Approximate Token Budget

  • Base system prompt: ~3,000 tokens
  • Tool definitions: ~5,000 tokens
  • Context buffer (reserved): ~33,000 tokens (reduced from 45,000 in earlier versions)
  • Usable context: ~960,000 tokens (out of 1M)

Sub-Agent Architecture

Claude Code has multiple sub-agent types with isolated contexts:

Agent Types (from extracted prompts)

Agent Purpose Context Model
Explore Read-only codebase search Fresh context, read-only tools, fast
Plan Architecture planning Fresh context, read-only tools
Worker Fork Execute directive directly Inherits full parent context, no sub-spawning
Code Reviewer Review code changes Fresh context with diff
Code Explorer Deep feature analysis Fresh context
Code Architect Design feature architecture Fresh context

Worker Fork (Unique Design)

The "fork" agent type is notable — it inherits full conversation context from the parent: - model: 'inherit' — Uses parent's model - permissionMode: 'bubble' — Permissions bubble up to parent - maxTurns: 200 - tools: [*] — Full tool access - Rule: "You ARE the fork. Do NOT spawn sub-agents; execute directly." - Must commit changes and report with commit hash - Report under 500 words, structured format: Scope → Result → Key files → Files changed → Issues

Other agents get fresh, isolated contexts with task-specific system prompts.

Comparison: Claude Code vs Pi vs OpenClaw vs Gemini CLI

Aspect Pi OpenClaw Gemini CLI Claude Code
Compaction location Client-side Client-side (Pi inherited) Client-side Server-side API
Compaction trigger contextWindow - reserve Same 50% of limit ~80% of limit (configurable)
Summary structure 6 sections (Goal/Progress/Decisions/...) Same (inherited) <state_snapshot> 9 sections (most detailed)
Verification None None 2-pass (generate + probe) None (but 3 analysis variants)
Tool output handling Full in context Full in context Pre-summarization + budget Full in context + file reference on compact
Context awareness None None None Model-level (<budget:token_budget>)
Thinking block mgmt N/A N/A N/A Auto-stripped between turns
System prompt size ~300 words 15+ sections Section-based, toggleable 65+ modular files, ~8K tokens
Sub-agent types 1 (extension) 1 (gateway RPC) Multiple (in-process) 6+ types with different context models
Context inheritance None None None Worker fork inherits full context
System reminders None None None 20+ dynamic injection templates
Pre-send processing None Multi-stage pipeline None Minimal (API handles most)

Unique Design Choices

  1. Server-side compaction: Claude Code offloads compaction to the API, simplifying client logic.
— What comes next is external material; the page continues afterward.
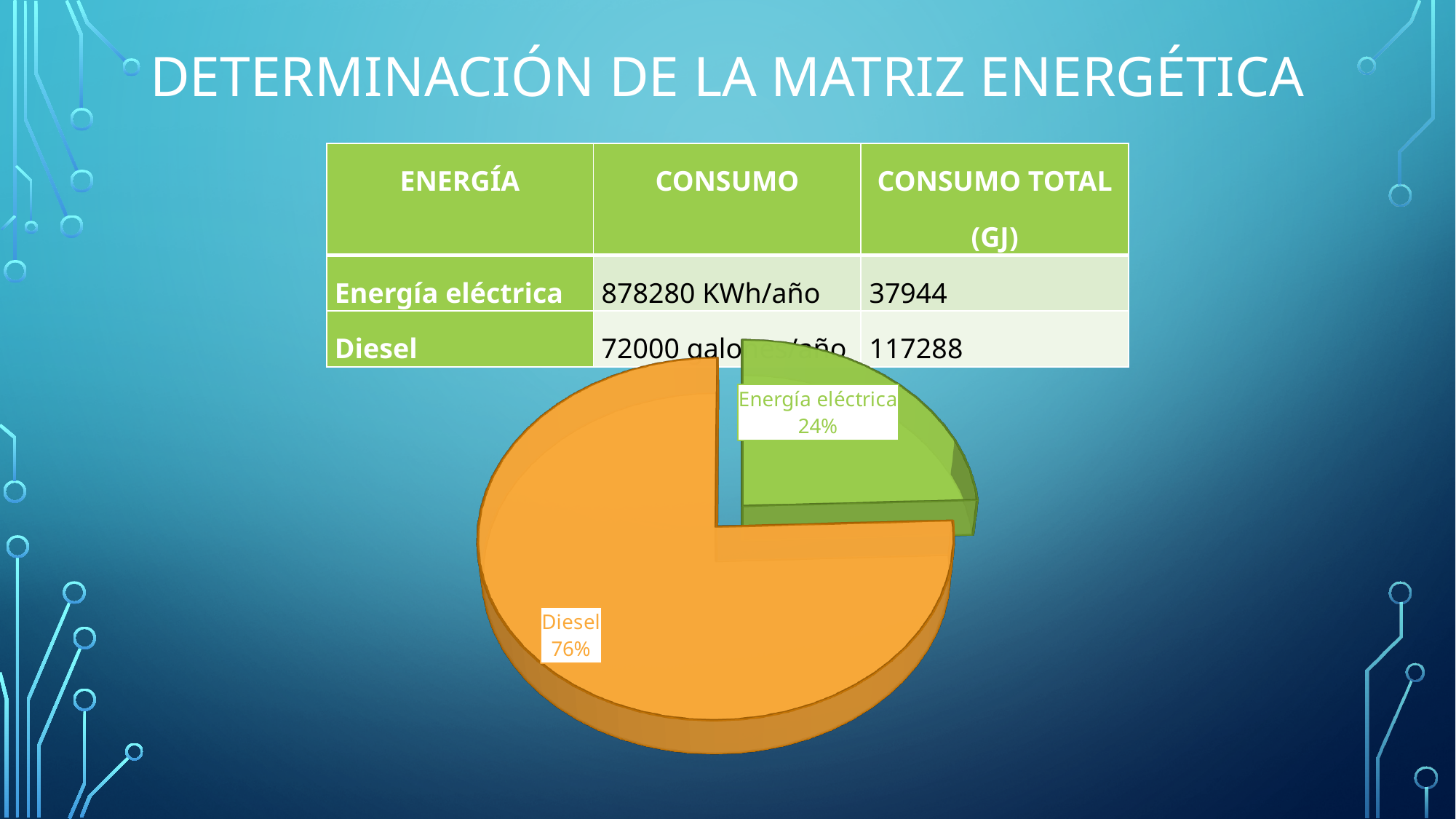
What colour is the Diesel slice of the pie? Orange Which slice of the pie is the largest? Diesel Is the share for Diesel greater or less than 50%? greater What colour is the Energía eléctrica slice of the pie? Green How many slices does the pie chart have? 2 What share of the pie does Diesel represent? 76% What is the difference in percentage points between the Diesel slice and the Energía eléctrica slice? 52 What kind of chart is shown on the slide? Pie chart Which slice of the pie is the smallest? Energía eléctrica What share of the pie does Energía eléctrica represent? 24% Which is larger, the Diesel slice or the Energía eléctrica slice? Diesel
The client just sends messages and handles the compaction block in responses. This is architecturally the simplest client-side implementation among all studied agents.
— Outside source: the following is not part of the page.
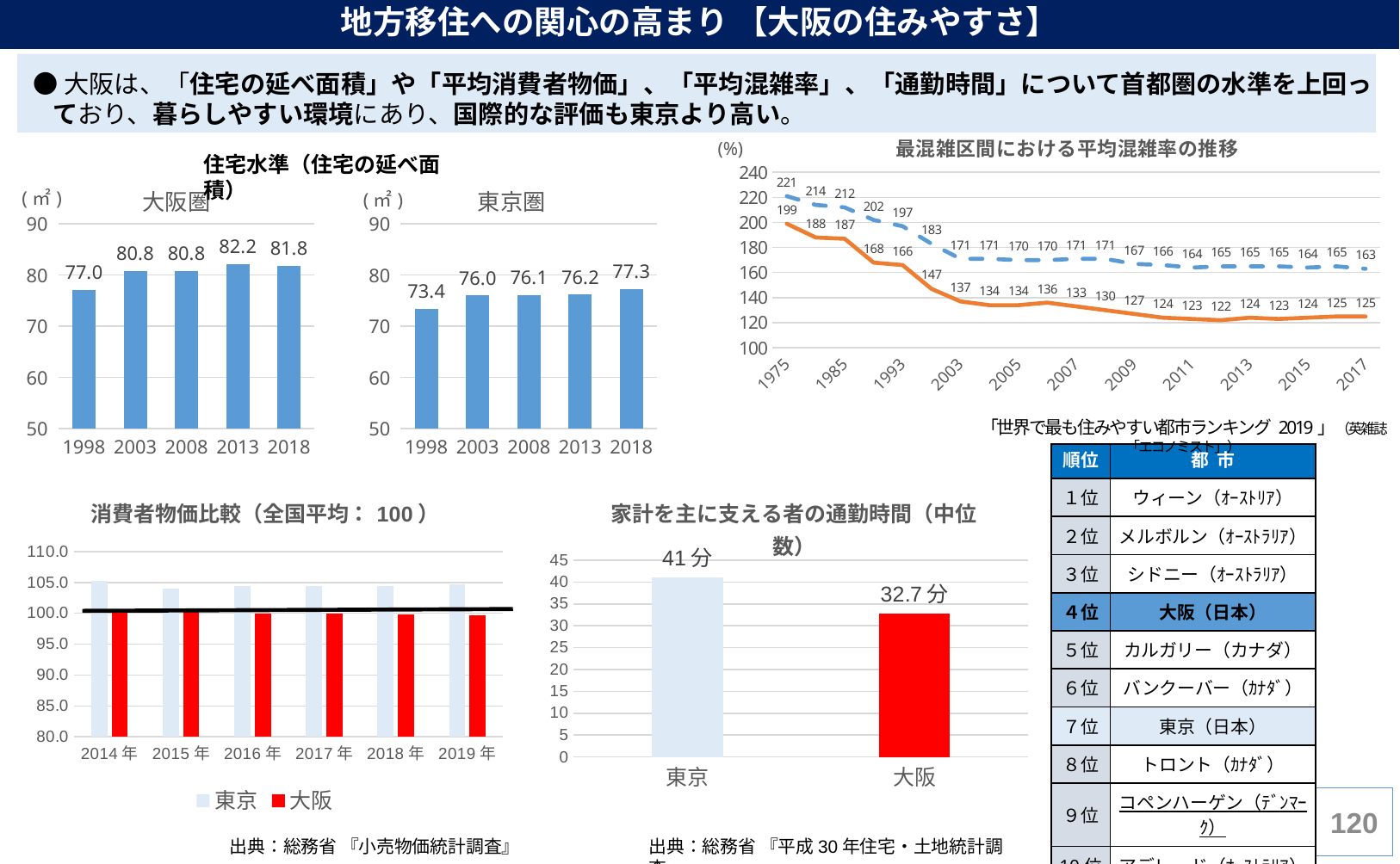
In the 家計を主に支える者の通勤時間 chart, what is the difference between 東京 and 大阪? 8.3分 How many series does the legend of the 消費者物価比較 chart list? 2 In the 家計を主に支える者の通勤時間 chart, what is the value for 東京? 41分 In the 住宅水準 chart for 大阪圏, what is the value for 2013? 82.2 In the 家計を主に支える者の通勤時間 chart, which is larger, 東京 or 大阪? 東京 In the 住宅水準 charts, what is the difference between the 2018 value for 大阪圏 and the 2018 value for 東京圏? 4.5 In the 最混雑区間における平均混雑率の推移 chart, does the solid orange line rise or fall from 1975 to 2017? fall In the 住宅水準 chart for 大阪圏, which year has the highest value? 2013 In the 住宅水準 chart for 東京圏, what is the value for 1998? 73.4 In the 消費者物価比較 chart, is the value for 東京 in 2014年 greater or less than 100.0? greater How many bars are in the 住宅水準 chart for 大阪圏? 5 In the 住宅水準 chart for 東京圏, which year has the lowest value? 1998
  2. Three compaction analysis variants: Full, recent-only, and minimal. Allows trading quality for speed. The minimal variant is behind a feature flag, suggesting active experimentation.

  3. 9-section summary format: The most detailed summary structure of all agents studied. Notably includes "All user messages" (verbatim non-tool messages) and "Current Work" with direct quotes to prevent task drift.

  4. Context awareness at model level: The model itself knows remaining token budget via <budget:token_budget> and <system_warning> tags. No other studied agent has this — it's a model-level feature unique to Claude 4.5+.

  5. Worker fork with context inheritance: Unlike all other sub-agent models (which use isolated contexts), the fork agent inherits the parent's full context. This enables continuation of complex tasks without context loss.

  6. Dynamic system reminders: 20+ templates injected contextually (file changes, hook output, skill activation). This is more granular than any other agent's dynamic context injection.

  7. Thinking block auto-stripping: Extended thinking tokens are automatically removed from subsequent turns, preventing context pollution from reasoning traces. This is a significant optimization unique to Claude's architecture.